Un fondo previdenziale per i nuovi nati. È una delle misure allo studio del governo Meloni, secondo quanto annunciato ieri dalla ministra del Lavoro Calderone, accogliendo la proposta avanzata dall'Inps. "Valutiamo la fattibilità del fondo previdenziale alla nascita", ha dichiarato in un'intervista sul Corriere della Sera. Secondo la ministra "le coperture si trovano, senza sottrarle ad altri strumenti, tanto più che per far partire il fondo previdenziale alla nascita bastano piccoli importi".

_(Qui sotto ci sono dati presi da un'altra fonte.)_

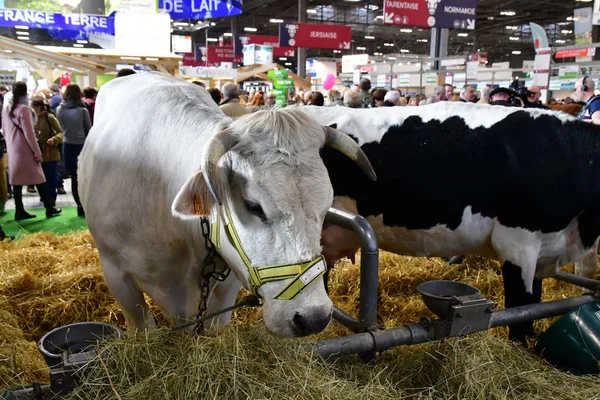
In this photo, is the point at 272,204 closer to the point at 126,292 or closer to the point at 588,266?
A: the point at 126,292

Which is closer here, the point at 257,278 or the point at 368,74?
the point at 257,278

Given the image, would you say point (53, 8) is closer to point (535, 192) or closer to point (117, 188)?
point (117, 188)

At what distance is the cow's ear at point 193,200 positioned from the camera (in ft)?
5.93

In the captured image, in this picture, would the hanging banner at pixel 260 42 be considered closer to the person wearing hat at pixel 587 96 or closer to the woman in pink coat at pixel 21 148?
the woman in pink coat at pixel 21 148

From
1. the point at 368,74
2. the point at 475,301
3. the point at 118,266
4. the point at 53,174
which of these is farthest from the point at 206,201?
the point at 368,74

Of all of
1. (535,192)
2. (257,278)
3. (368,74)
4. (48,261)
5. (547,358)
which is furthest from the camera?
(368,74)

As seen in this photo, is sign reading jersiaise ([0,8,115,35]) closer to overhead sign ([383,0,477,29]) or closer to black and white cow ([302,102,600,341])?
overhead sign ([383,0,477,29])

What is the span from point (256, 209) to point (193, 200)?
0.25 m

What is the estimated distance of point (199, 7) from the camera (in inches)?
513

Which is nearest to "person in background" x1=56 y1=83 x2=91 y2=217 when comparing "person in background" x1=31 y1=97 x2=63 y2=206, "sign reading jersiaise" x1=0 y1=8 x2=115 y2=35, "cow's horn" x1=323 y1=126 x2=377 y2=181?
"person in background" x1=31 y1=97 x2=63 y2=206

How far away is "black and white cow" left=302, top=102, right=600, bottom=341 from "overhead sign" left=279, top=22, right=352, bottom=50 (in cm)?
1603

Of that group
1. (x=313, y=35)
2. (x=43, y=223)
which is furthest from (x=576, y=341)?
(x=313, y=35)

"Da parte del governo e del ministero c'è massima la attenzione a tutto quanto attiene alla costruzione di pilastri aggiuntivi di previdenza. Siamo già intervenuti, stabilendo che dal primo luglio di quest'anno vi sia l'adesione automatica ai fondi pensione dei nuovi assunti e aumentando il tetto alla deducibilità dei contributi fino a 5.300 euro l'anno. Ora valutiamo la fattibilità del fondo previdenziale alla nascita. Credo che per il successo di questo strumento servirebbe anche prevedere incentivi fiscali sui contributi versati in questa sorta di salvadanaio, magari incrementando ancora la deducibilità". Come funzionerebbe il fondo pensionistico per nuovi nati: le ipotesi allo studio Ma chi dovrebbe gestire il fondo, il pubblico o il privato? Il modello immaginato dal governo è un sistema in cui la vigilanza verrebbe affidata alla Covip (Commissione di Vigilanza sui Fondi Pensione ndr) mentre la gestione del fondo sarebbe in capo all'Inps. "Questo non significa che ci sia una preclusione a operare in modo sinergico con realtà di mercato, ma, considerando che ci dovrebbe essere anche un iniziale contributo dello Stato, credo che l'Inps possa occuparsi della gestione, del monitoraggio e della rendicontazione mentre i ministeri del Lavoro e dell’Economia svolgono il ruolo di indirizzo e vigilanza".